GAZA CITY, Gaza Strip -- Israeli helicopters and tanks hit Gaza City early Monday, targeting a main Palestinian security compound, while hundreds of miles away, a security guard foiled an attempt to hijack an Israeli passenger plane.
Despite all the violence and a sudden, bitter Israeli election campaign, negotiations continue over a U.S.-European plan to put an end to the Mideast conflict, according to a document obtained by The Associated Press.
In Gaza City, Israeli helicopters fired missiles at the headquarters of Preventive Security, the main official Palestinian force, knocking down a wall, security officials and witnesses said.
As tanks moved into the city, Israeli gunboats opened fire on the shoreline, shelling the area where Palestinian leader Yasser Arafat's office was. The complex as destroyed in an Israeli attack several months ago.
Initial reports said two Palestinian security officers were lightly wounded as they ran away from the base. However, the Palestinian security chief, Maj. Gen. Abdel Razek Majaidie, said that Israeli forces blocked roads, preventing ambulances from entering, and cut phone lines. Officials at nearby Al-Quds hospital said Israeli forces fired at one of their buildings.
A TV cameraman working for the Reuters news agency was lightly injured by tank fire, doctors said.
The Israeli military said that attack helicopters struck Gaza and tanks were involved in the operation.
The sounds of explosions could be heard all over the city of about 300,000 Palestinians. Witnesses said troops fired shells at the house of Yusuf Mukdad, a Preventive Security officer arrested recently by the Israelis on suspicion of planning attacks against Israelis.
So far Gaza has been spared the large-scale military operations in which Israel has taken control of most West Bank Palestinian population centers, retaliation for bloody terror attacks. However, Israeli leaders have said that militant groups operate unfettered in Gaza, and the Israeli military would confront them at some point.
Hijack attempt
Meanwhile, Turkish police were interrogating a passenger who officials say tried to hijack an El Al Israel Airlines plane just before it landed in Istanbul with 170 people on board. El Al general manager Amos Shapira told the AP that the passenger, an Israeli Arab, "tried to reach the cockpit with what we assume now is a small pocket knife," but was overpowered by guards.
The Israeli airline is known for its stringent security. Though it is frequently targeted, the last successful attack was decades ago. Shapira said airport authorities would investigate how the passenger managed to board the plane with a knife.

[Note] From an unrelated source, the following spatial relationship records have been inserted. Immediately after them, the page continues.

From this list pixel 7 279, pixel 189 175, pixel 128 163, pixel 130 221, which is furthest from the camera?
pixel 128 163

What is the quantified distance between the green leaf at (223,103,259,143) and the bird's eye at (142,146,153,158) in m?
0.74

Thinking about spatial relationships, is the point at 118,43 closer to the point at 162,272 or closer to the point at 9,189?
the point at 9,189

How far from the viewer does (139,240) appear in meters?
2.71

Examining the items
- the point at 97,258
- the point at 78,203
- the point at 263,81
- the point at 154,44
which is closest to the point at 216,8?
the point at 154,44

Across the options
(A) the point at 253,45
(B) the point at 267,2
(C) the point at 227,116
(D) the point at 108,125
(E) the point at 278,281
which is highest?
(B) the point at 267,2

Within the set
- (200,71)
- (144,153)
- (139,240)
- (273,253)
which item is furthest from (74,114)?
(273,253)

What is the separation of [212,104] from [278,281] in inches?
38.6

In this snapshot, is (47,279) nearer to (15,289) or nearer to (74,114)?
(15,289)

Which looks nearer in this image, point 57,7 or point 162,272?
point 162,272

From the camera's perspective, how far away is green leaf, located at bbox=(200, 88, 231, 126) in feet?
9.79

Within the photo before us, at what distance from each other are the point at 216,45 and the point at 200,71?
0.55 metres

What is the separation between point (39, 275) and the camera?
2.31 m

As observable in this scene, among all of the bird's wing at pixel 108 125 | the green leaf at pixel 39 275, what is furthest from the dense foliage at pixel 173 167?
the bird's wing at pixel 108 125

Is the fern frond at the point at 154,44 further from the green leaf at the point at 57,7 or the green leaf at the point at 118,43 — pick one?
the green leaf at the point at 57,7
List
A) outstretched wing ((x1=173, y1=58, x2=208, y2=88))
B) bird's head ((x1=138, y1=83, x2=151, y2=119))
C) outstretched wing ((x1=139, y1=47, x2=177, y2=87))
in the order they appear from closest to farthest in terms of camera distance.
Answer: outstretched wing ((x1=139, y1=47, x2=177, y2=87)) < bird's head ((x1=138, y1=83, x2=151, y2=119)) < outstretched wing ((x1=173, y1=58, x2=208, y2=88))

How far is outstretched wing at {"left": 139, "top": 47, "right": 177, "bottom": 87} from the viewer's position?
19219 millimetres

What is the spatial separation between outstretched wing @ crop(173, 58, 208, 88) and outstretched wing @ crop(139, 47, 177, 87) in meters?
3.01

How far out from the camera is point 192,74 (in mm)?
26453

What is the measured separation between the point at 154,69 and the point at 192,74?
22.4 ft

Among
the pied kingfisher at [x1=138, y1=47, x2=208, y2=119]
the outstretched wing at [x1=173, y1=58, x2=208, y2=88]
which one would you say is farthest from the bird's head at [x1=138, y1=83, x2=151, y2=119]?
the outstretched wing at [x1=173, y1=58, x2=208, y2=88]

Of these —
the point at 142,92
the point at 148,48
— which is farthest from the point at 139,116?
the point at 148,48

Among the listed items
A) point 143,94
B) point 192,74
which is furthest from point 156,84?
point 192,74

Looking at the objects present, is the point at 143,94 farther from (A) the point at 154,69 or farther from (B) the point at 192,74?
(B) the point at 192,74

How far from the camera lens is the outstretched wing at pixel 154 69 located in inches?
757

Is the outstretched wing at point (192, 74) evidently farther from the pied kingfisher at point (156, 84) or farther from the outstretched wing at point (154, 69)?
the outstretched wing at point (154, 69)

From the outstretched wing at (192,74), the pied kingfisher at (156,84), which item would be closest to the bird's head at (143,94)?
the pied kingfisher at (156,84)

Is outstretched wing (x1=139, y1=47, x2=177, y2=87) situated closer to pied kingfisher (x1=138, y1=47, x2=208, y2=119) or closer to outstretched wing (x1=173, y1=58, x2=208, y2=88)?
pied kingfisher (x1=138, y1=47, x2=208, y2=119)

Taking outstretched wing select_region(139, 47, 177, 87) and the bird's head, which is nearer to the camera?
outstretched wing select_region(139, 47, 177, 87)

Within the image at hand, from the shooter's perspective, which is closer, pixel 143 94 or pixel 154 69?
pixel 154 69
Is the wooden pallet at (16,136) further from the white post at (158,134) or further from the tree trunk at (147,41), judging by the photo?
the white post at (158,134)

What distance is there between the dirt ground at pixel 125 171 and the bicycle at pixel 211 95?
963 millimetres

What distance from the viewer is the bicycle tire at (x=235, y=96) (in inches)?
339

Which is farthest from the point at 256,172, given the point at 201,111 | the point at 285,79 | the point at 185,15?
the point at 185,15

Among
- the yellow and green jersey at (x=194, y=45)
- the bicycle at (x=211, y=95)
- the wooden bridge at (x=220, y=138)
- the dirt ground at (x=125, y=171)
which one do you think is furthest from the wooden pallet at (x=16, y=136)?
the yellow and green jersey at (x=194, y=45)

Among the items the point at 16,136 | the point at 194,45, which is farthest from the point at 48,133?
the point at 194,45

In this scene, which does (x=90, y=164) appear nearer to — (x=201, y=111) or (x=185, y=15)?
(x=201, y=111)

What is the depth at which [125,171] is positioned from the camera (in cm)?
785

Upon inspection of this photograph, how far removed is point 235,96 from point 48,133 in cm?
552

Though serious incidents of violence were occurring every day, and Israel was at the beginning of a fierce campaign toward a general election on Jan. 28, diplomats were still finding time to fine-tune a document aimed at negotiating a settlement to the Israel-Palestinian conflict.
'Road map'
The "road map," promoted by President Bush, calls for a three-phase, three-year program that would result in a Palestinian state living in peace beside Israel.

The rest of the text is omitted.